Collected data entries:

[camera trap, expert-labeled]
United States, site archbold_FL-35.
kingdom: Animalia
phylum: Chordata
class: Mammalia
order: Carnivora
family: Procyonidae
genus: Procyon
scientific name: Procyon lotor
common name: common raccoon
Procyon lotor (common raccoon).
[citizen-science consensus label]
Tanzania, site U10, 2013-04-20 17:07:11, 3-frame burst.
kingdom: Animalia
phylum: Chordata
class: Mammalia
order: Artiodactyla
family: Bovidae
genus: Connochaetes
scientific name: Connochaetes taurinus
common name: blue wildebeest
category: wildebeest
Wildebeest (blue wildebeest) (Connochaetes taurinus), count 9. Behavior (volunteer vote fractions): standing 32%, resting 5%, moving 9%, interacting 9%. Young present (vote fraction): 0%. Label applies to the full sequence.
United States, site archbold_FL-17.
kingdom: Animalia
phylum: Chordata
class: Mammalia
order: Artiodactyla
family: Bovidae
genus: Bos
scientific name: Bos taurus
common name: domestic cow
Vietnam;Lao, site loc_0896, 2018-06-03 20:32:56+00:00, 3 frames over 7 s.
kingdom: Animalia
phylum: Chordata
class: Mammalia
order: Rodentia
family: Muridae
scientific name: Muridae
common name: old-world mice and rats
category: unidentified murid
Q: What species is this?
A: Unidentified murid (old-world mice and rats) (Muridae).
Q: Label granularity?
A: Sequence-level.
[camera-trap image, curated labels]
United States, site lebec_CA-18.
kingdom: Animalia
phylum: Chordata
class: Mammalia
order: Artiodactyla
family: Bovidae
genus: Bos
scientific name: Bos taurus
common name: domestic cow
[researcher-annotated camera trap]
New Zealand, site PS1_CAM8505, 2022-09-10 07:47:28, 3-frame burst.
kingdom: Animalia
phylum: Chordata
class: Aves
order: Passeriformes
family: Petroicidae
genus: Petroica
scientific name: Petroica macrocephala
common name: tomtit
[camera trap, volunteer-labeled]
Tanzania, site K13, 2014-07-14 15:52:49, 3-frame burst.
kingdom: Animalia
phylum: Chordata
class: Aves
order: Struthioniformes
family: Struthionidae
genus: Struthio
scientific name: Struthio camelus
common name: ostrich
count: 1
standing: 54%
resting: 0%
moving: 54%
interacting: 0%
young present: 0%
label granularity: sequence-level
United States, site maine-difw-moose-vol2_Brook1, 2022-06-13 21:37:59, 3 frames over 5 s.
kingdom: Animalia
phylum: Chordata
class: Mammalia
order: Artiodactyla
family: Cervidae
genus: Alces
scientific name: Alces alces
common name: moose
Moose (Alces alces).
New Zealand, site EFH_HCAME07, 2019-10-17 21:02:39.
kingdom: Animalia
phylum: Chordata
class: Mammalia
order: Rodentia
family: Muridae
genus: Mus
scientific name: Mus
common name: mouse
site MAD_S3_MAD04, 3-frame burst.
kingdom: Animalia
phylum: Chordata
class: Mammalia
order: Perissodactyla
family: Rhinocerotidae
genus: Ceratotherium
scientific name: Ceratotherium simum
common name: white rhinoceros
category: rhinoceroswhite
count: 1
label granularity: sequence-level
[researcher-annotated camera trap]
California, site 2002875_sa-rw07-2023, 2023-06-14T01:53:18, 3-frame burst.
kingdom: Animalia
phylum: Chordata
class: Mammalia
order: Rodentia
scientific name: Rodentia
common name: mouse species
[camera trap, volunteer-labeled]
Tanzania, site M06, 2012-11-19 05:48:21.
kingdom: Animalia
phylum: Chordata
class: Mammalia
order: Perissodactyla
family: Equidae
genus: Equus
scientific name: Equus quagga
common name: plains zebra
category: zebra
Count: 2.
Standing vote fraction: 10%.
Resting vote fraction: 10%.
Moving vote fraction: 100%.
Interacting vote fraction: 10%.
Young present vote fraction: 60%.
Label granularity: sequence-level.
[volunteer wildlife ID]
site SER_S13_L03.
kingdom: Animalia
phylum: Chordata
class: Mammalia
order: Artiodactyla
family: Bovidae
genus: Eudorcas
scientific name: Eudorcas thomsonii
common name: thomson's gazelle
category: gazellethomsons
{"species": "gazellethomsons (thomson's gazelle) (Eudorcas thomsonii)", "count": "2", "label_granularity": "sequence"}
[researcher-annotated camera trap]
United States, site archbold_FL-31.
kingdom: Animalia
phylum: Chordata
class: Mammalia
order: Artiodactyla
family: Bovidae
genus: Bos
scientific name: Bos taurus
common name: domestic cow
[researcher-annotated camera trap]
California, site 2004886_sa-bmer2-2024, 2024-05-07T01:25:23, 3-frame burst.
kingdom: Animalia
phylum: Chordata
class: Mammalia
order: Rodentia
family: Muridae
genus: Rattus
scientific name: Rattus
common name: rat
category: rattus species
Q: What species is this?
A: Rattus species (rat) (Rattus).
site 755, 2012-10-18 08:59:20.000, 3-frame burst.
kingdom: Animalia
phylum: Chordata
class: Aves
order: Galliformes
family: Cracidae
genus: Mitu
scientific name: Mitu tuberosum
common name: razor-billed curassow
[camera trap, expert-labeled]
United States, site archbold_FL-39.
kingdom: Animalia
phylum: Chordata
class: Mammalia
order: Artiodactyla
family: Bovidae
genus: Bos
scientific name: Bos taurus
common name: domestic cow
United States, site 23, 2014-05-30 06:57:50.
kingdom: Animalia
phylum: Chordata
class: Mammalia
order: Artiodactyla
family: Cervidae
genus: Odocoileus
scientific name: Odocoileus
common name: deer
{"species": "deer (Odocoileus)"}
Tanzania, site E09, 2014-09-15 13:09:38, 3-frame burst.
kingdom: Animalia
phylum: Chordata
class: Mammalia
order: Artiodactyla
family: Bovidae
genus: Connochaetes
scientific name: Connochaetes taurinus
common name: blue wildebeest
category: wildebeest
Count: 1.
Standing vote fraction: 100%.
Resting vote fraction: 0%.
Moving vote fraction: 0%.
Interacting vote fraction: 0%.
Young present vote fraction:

> [WHAT YOU HAVE TO DO] Where a line in the records above contains the word "Zealand", copy that line.

> [ANSWER BOX]
New Zealand, site PS1_CAM8505, 2022-09-10 07:47:28, 3-frame burst.
New Zealand, site EFH_HCAME07, 2019-10-17 21:02:39.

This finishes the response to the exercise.